I have finally started on Ludwig von Mises’ famous tome, Human Action , which is certainly one of the most important books in the history of the Austrian school of economics. I can make no promises that progress will not be slow but, in the interest of spreading knowledge to those who do not have time to read the work themselves, I am going to attempt to post notes, synopses, and recaps as I read. Tonight will mark the first such installment, with just a couple of strong quotes from Mises’ introduction. (Some of the more grandiose and overarching points occur in the introduction, and I find it difficult to really summarize them here. I will work more closely with them as they appear throughout the book.)
What is wrong with our age is precisely the widespread ignorance of the role which these policies of economic freedom played in the technological evolution of the last two hundred years. People fell prey to the fallacy that the improvement of the methods of production was contemporaneous with the policy of laissez faire only by accident. Deluded by Marxian myths, they consider modern industrialism an outcome of the operation of mysterious “productive forces” that do not depend in any way on ideological factors. Classical economics, they believe, was not a factor in the rise of capitalism, but rather its product, its “ideological superstructure,” i.e., a doctrine designed to defend the unfair claims of the capitalistic exploiters.
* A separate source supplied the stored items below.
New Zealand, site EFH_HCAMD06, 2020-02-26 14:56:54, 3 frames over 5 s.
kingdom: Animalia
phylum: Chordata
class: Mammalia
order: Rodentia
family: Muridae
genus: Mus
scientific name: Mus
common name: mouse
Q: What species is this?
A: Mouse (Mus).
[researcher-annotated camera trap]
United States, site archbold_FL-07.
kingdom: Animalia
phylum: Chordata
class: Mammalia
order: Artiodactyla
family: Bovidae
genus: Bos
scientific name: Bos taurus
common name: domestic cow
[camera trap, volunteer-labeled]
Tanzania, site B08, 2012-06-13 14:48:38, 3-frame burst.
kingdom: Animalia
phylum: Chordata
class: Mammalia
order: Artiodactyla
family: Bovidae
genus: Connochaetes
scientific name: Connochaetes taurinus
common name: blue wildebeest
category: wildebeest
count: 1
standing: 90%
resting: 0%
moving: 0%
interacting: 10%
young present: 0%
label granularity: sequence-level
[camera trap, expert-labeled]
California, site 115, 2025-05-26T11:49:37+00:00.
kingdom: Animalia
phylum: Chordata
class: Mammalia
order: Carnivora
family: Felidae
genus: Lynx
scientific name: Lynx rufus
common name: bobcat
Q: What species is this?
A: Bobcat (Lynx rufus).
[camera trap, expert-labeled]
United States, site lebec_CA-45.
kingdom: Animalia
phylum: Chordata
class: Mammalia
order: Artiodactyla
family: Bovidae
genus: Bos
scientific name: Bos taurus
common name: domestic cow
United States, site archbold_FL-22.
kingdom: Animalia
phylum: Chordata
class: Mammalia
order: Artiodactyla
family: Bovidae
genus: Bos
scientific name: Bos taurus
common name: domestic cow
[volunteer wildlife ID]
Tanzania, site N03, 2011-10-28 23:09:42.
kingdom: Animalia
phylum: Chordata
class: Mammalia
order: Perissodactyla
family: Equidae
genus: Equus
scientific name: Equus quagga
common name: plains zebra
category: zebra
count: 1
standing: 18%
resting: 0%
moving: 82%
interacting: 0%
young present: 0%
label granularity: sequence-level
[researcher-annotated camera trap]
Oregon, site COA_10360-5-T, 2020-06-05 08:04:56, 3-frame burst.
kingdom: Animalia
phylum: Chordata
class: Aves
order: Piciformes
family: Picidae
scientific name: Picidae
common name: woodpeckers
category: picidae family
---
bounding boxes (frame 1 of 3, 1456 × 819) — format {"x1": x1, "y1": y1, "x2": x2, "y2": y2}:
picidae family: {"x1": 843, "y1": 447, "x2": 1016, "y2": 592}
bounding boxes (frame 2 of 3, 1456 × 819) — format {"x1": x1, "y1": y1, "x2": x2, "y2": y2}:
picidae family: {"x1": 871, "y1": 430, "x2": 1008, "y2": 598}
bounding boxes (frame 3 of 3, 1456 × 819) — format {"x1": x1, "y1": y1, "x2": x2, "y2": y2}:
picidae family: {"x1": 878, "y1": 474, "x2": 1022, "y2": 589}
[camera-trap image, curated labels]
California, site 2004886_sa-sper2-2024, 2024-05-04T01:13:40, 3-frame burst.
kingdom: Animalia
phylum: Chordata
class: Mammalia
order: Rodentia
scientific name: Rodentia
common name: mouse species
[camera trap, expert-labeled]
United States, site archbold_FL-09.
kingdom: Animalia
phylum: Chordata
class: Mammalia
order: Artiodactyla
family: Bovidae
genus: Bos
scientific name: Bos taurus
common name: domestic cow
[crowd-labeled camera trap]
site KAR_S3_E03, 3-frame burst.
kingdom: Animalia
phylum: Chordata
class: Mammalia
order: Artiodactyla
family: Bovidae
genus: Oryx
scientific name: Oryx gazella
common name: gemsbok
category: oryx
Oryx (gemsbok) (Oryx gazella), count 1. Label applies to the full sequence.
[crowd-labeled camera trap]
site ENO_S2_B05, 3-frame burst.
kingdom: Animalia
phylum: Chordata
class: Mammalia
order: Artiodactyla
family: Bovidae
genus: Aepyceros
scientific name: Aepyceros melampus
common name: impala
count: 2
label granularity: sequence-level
Hence the abolition of capitalism and the substitution of socialist totalitarianism for a market economy and free enterprise would not impair the further progress of technology. It would, on the contrary, promote technological improvement by removing the obstacles which the selfish interests of the capitalists place in its way.
It is true that economics is a theoretical science and as such abstains from any judgment of value. It is not its task to tell people what ends they should aim at. It is a science of the means to be applied for the attainment of ends chosen, not, to be sure, a science of the choosing of ends. Ultimate decisions, the valuations and the choosing of ends, are beyond the scope of any science. Science never tells a man how he should act; it merely shows how a man must act if he wants to attain definite ends.